106 ‘O my Beloved, I was tormented by love, until I cried that Thou wast present in my torments; and then did love ease my griefs, and Thou as a guerdon didst increase my love, even as Thou didst double my torment.’
107 In the path of love the Lover found another who was silent, and who with tears, grief, and a sad countenance made accusation and reproach against Love. And Love made excuse, saying that he had given him noble gifts: loyalty, hope, patience, devotion, courage, temperance and happiness; and he blamed the Lover who cried out upon Love, for that he had given him such gifts as these.
108 The Lover sang and said: ‘Ah, what great affliction is love! Ah, what great happiness it is to love my Beloved, who loves His lovers with infinite and eternal love, perfect and complete in everything!’
109 The Lover went into a far country seeking his Beloved, and in the way he met two lions. The Lover was afraid, even to death, for he desired to live and serve his Beloved. So he sent Memory to his Beloved, that Love might be present at his passing, for with Love he could better endure death. And while the Lover thought upon his Beloved, the two lions came humbly to the Lover, licked the tears from his eyes, and caressed his hands and feet. So the Lover went on his way in search of his Beloved.
110 The Lover journeyed over hill and dale, but he could find no way of escape from the imprisonment in which Love had for so long enthralled his body and his thoughts and all his desires and joys. While the Lover went labouring thus, he found a hermit who was sleeping near to a fair spring. The Lover wakened the hermit, and asked him if in his dreams he had seen the Beloved. The hermit replied that his own thoughts also, whether he was sleeping or waking, were imprisoned by Love. And the Lover joyed greatly at finding a fellow-prisoner; so they both wept, for the Beloved has few such lovers as these.

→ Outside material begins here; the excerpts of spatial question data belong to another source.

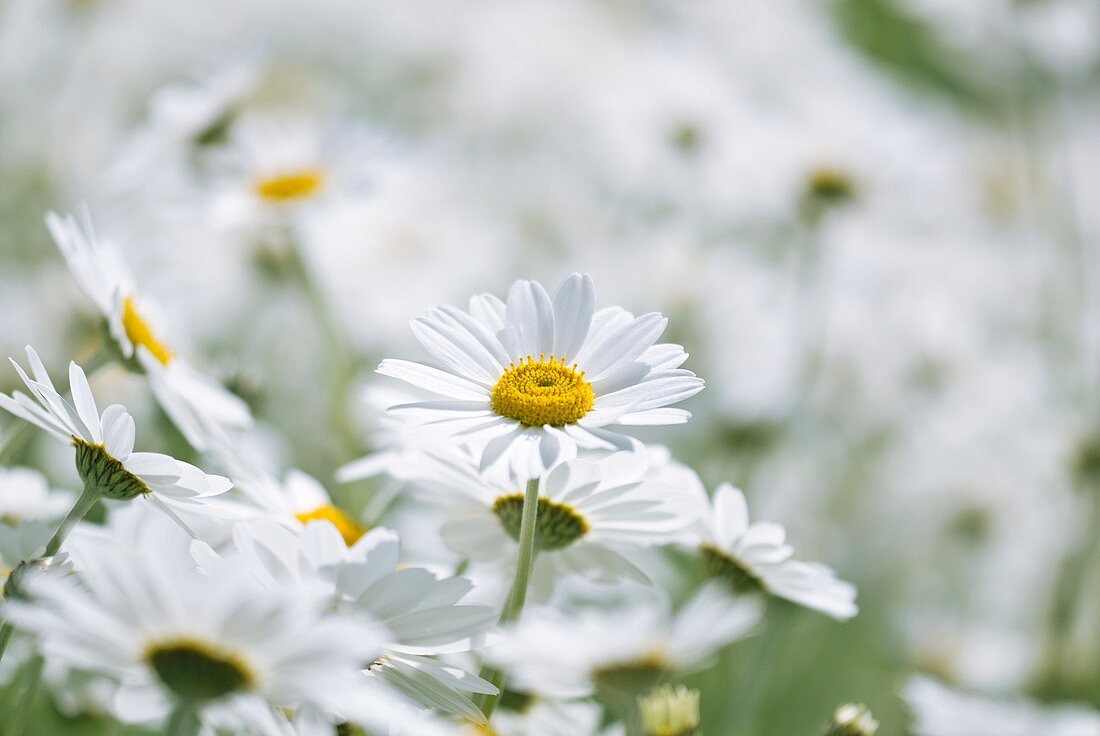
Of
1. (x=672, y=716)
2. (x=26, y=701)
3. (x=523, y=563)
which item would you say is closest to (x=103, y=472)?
(x=26, y=701)

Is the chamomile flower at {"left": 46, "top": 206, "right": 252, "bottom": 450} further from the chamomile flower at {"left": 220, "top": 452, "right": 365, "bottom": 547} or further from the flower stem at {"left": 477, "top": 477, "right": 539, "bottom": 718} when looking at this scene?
the flower stem at {"left": 477, "top": 477, "right": 539, "bottom": 718}

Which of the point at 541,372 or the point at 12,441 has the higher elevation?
the point at 541,372

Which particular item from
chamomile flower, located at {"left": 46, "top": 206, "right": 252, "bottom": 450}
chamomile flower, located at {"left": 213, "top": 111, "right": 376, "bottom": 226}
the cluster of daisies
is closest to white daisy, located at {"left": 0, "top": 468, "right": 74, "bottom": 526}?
the cluster of daisies

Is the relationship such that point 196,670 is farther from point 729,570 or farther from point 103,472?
point 729,570

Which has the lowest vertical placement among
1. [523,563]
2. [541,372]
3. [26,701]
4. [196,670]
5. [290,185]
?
[26,701]

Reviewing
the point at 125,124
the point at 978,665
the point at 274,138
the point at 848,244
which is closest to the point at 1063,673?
the point at 978,665

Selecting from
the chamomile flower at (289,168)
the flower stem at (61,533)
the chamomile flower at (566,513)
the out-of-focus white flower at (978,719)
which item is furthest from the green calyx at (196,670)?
the chamomile flower at (289,168)
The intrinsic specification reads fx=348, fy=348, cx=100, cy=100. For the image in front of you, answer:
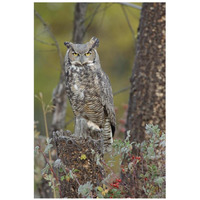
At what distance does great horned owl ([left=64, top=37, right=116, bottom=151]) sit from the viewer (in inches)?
114

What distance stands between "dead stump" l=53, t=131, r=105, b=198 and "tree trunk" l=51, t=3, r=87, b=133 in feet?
7.84

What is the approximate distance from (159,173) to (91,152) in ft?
1.50

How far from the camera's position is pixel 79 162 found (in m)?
2.28

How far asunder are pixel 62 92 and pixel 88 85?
1791 millimetres

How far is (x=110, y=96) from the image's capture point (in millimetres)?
3213

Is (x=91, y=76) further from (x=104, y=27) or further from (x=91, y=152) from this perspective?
(x=104, y=27)

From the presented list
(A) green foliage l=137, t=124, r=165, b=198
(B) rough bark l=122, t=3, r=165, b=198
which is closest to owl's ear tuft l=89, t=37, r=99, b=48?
(A) green foliage l=137, t=124, r=165, b=198

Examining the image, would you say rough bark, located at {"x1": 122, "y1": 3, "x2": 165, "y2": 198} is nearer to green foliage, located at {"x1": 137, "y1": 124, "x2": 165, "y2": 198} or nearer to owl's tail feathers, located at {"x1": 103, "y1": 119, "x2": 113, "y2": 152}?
owl's tail feathers, located at {"x1": 103, "y1": 119, "x2": 113, "y2": 152}

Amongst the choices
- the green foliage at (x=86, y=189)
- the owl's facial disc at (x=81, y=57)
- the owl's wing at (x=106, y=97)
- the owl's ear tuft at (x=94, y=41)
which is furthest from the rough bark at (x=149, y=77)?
the green foliage at (x=86, y=189)

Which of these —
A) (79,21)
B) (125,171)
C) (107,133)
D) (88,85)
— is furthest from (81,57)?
(79,21)

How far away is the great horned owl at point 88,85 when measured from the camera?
2885 millimetres

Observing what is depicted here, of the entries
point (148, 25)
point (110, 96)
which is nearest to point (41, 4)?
point (148, 25)

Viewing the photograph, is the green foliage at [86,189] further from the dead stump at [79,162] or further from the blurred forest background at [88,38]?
the blurred forest background at [88,38]

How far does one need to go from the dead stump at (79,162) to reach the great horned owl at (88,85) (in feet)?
1.82
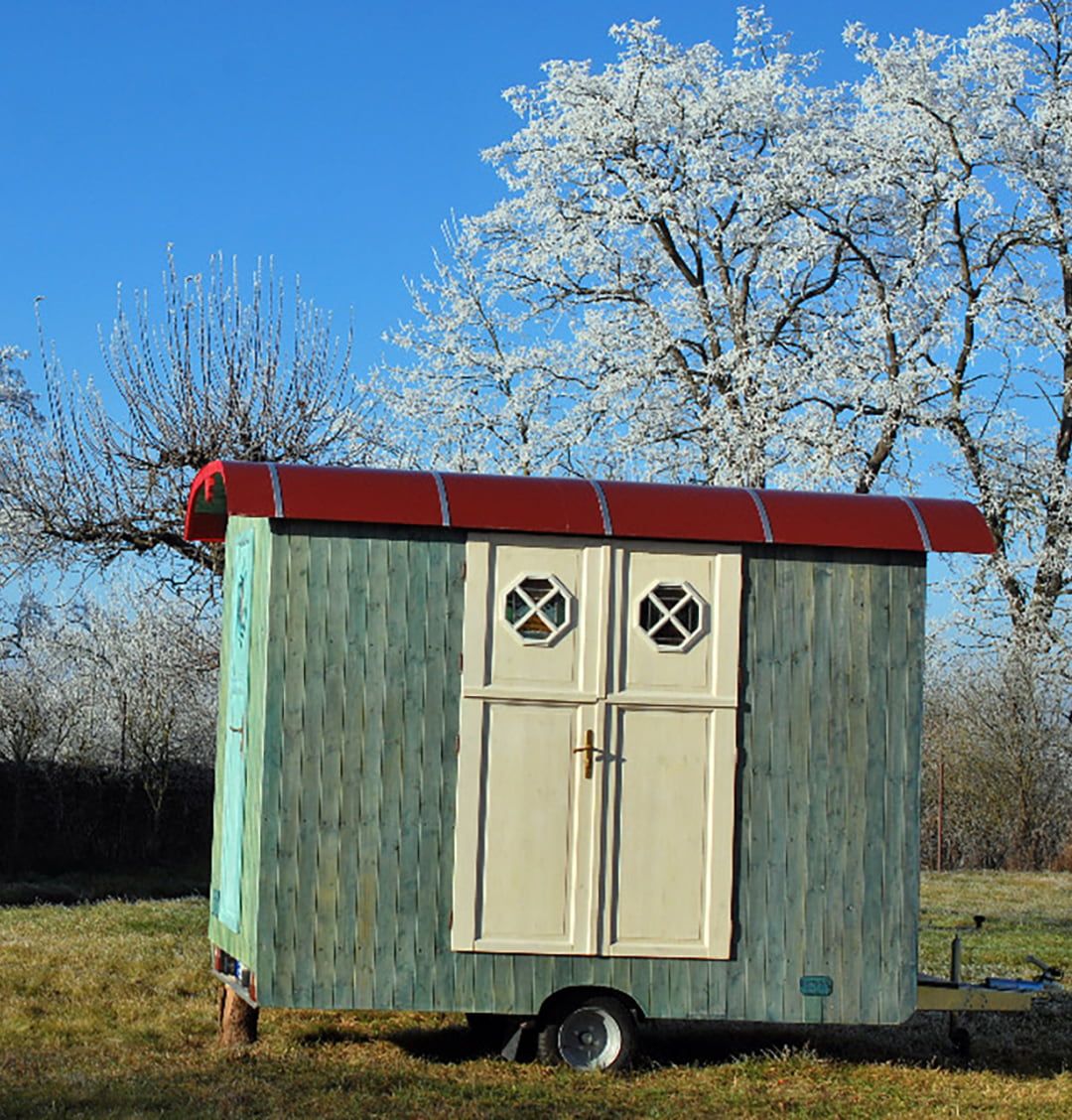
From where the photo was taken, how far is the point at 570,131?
23359mm

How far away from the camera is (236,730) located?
29.5 feet

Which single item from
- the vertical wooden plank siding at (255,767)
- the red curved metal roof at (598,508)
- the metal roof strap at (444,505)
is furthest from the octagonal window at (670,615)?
the vertical wooden plank siding at (255,767)

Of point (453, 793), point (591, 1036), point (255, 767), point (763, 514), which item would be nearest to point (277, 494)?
point (255, 767)

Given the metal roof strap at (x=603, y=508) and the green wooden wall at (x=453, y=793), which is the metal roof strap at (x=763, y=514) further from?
the metal roof strap at (x=603, y=508)

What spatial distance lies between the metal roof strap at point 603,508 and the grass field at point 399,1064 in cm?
251

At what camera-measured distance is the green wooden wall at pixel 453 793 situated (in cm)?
816

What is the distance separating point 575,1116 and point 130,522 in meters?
10.5

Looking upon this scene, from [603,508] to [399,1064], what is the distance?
9.28 feet

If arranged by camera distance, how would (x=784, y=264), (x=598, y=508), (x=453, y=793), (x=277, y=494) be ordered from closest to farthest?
(x=277, y=494) < (x=453, y=793) < (x=598, y=508) < (x=784, y=264)

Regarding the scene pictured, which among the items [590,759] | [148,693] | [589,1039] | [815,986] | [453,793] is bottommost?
[589,1039]

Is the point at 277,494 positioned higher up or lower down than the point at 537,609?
higher up

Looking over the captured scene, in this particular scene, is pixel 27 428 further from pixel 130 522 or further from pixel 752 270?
pixel 752 270

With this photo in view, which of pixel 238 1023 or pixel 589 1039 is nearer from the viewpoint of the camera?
pixel 589 1039

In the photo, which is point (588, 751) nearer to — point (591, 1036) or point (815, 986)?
point (591, 1036)
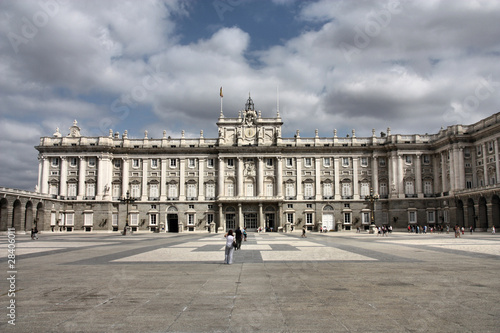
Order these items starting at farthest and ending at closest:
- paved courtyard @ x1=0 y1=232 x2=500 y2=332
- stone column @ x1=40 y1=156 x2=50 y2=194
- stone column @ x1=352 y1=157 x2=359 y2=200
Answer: stone column @ x1=352 y1=157 x2=359 y2=200 → stone column @ x1=40 y1=156 x2=50 y2=194 → paved courtyard @ x1=0 y1=232 x2=500 y2=332

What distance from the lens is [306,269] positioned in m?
16.5

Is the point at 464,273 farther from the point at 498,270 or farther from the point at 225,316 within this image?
the point at 225,316

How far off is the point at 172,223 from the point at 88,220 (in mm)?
14428

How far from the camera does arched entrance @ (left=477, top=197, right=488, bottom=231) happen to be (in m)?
58.3

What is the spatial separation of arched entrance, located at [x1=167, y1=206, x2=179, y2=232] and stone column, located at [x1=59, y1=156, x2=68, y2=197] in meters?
18.4

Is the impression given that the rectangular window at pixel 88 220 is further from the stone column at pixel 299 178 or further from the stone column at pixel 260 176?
the stone column at pixel 299 178

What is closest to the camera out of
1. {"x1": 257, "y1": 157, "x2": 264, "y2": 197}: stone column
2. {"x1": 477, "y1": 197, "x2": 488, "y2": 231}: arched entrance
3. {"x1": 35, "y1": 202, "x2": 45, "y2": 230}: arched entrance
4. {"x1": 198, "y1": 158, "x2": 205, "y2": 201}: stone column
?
{"x1": 477, "y1": 197, "x2": 488, "y2": 231}: arched entrance

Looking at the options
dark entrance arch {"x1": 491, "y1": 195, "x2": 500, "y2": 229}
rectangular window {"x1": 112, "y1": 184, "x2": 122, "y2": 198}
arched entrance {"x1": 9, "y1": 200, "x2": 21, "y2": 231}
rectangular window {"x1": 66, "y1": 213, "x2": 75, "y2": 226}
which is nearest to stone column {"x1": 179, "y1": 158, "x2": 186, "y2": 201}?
rectangular window {"x1": 112, "y1": 184, "x2": 122, "y2": 198}

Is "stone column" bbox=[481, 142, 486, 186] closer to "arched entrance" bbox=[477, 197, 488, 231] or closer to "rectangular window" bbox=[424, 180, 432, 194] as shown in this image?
"arched entrance" bbox=[477, 197, 488, 231]

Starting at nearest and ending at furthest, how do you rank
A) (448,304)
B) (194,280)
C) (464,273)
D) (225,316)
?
(225,316) < (448,304) < (194,280) < (464,273)

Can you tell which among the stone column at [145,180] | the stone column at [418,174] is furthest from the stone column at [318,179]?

111 There is naught in the Beloved which is not care and sorrow for the Lover, nor has the Lover aught in himself in which the Beloved joys not and has no part. And therefore is the love of the Beloved ever active, while that of the Lover is grief and suffering.
112 A bird was singing upon a branch: ‘I will give a fresh thought to the lover who will give me two.’ The bird gave that fresh thought to the Lover, and the Lover gave two to the bird, that its grief might be assuaged; and the Lover felt his griefs increased.
113 The Lover and the Beloved met together, and their caresses and embraces, their weeping and crying, bore witness to their meeting. Then the Beloved asked the Lover concerning his state, and the Lover was speechless before his Beloved.
114 The Lover and the Beloved strove, and their love made peace between them. Which of them, think you, bore the stronger love toward the other?
115 The Lover loved all who feared his Beloved, and he feared all who feared Him not. And there arose this doubt: Had the Lover more of love or of fear?